A side effect of this is that I have started paying attention to what I would call “unusual” deaths and accidents. People keep doing things that I would consider to be pretty damn unsafe, and it costs them. Recent examples are plenty. A man leaves the designated paths at Yellowstone, and falls into a spring that is so high-temperature and acidic that there is literally no body to recover. A young man accidentally shoots himself while taking a selfie with a pistol. A tourist in Australia goes swimming at 10 at night in an area clearly marked with signs warning about crocodiles and gets killed by a crocodile over 14 feet long. Or the guy in Georgia back in March who decided that it would be cool to pack an old lawnmower with 3 pounds of Tannerite and then shoot at it from only 40 feet away. He blew off his own leg, and the whole thing was caught on video.
And I realized that what all of these people had in common was this: a lack of fear. Specifically, a lack of what I would consider to be the healthy kind of fear.
The people who scoff at danger, only to be killed by it, are so frequently portrayed in popular culture, especially on television and in movies, that it’s become a trope. But there’s a large element of truth to it. People frequently refuse to believe they are in danger, even when they are. They have been through this before, and so they think it will be just like that other time. So their experience actually works against them.
One person who comes immediately to mind for me is a man named Harry Truman. Not the President, mind you, this was a different guy named Harry Truman. This Harry Truman owned a lodge on Spirit Lake in Washington State. He refused to evacuate when the government ordered it on April 30th, 1980. He scoffed at the idea that the volcano would erupt, or that he would be in any danger if it did. He had run the lodge for more than 50 years. It was his life. So he was one of the few people who lived there year-round, with his 16 cats to keep him company. A local TV crew spent some time with Harry the year before, filming him and his cats and talking with him about his life at the lodge. You can see how a lot of people thought of him as a lovable curmudgeon.
When Harry refused to evacuate, to some people he became a bit of a folk hero, even making it into national media for a few weeks. I remember seeing other people on TV, complaining about how the government made them leave for nothing because nothing was going to happen.
So when the mountain finally erupted on May 18, 1980, Harry and all his kitty companions died, buried under the largest avalanche in recorded history when the entire northern slope of Mt. St. Helens collapsed and the mountain exploded. One of the reasons that the eruption still killed some 60 people is that no one expected the blast to be as big as it was. In fact, only 3 of the people who died were in the designated danger zone (Harry was one of them).
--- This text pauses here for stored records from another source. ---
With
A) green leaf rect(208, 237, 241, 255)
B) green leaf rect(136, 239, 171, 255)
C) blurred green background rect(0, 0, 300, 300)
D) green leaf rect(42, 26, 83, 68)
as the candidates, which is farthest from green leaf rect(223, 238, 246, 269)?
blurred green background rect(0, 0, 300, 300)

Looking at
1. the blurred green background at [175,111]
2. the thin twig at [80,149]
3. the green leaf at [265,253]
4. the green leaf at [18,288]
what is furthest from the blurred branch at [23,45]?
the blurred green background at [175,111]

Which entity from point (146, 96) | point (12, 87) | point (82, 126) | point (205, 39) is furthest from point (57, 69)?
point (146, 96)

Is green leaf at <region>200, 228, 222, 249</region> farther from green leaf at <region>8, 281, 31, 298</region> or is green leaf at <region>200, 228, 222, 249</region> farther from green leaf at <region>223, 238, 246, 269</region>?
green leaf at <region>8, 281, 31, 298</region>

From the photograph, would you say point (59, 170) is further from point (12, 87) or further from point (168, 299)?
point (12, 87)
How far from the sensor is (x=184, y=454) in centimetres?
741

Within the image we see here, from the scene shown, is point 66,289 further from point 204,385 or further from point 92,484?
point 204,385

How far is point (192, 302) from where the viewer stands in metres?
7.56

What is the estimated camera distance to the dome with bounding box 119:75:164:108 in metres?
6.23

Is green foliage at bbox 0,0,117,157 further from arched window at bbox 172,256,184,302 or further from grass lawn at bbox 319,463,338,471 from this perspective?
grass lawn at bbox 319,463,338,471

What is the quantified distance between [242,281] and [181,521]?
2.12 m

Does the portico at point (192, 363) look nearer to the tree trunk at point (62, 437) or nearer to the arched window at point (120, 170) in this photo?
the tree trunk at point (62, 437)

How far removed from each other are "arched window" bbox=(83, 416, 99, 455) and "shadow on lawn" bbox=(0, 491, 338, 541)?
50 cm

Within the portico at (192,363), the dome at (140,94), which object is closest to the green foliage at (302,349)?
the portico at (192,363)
And if the eruption had not happened on a Sunday morning, but a weekday, there would have been even more casualties – probably hundreds – because of all the logging crews in the area.
A big part of the problem, then, was the underestimation of the threat, for a variety of reasons. The danger zone extended out to 3 miles or so, if memory serves. Yes, that is a fair distance, but you have to put it in perspective of the scale of the possible events we might be talking about. But the historical record certainly showed the range of possibilities, and without better information, it would seem prudent to take that into account. For example, Saint-Pierre was about four miles from Mt. Pelee. Pompeii was about five miles from Mt. Vesuvius. Pyroclastic flows from the 1883 eruption of Mt. Krakatoa traveled as far as 25 miles. So knowing that it would be near impossible to escape once it started would motivate me to be quite further away.
So fear, properly handled, can be a constructive tool. Certainly that seems to be the perspective of some writers, such as Gavin De Becker, whose book The Gift of Fear is on my list of things to read. I am guessing that De Becker talks about what I would call the healthy kind of fear.
I guess my point in all this is that ultimately, I hope to make decisions based on a strong grasp of the facts and knowledge of the full range of possibilities and probabilities. I tend to err on the side of caution when it comes to most things. And frankly, I feel better that way.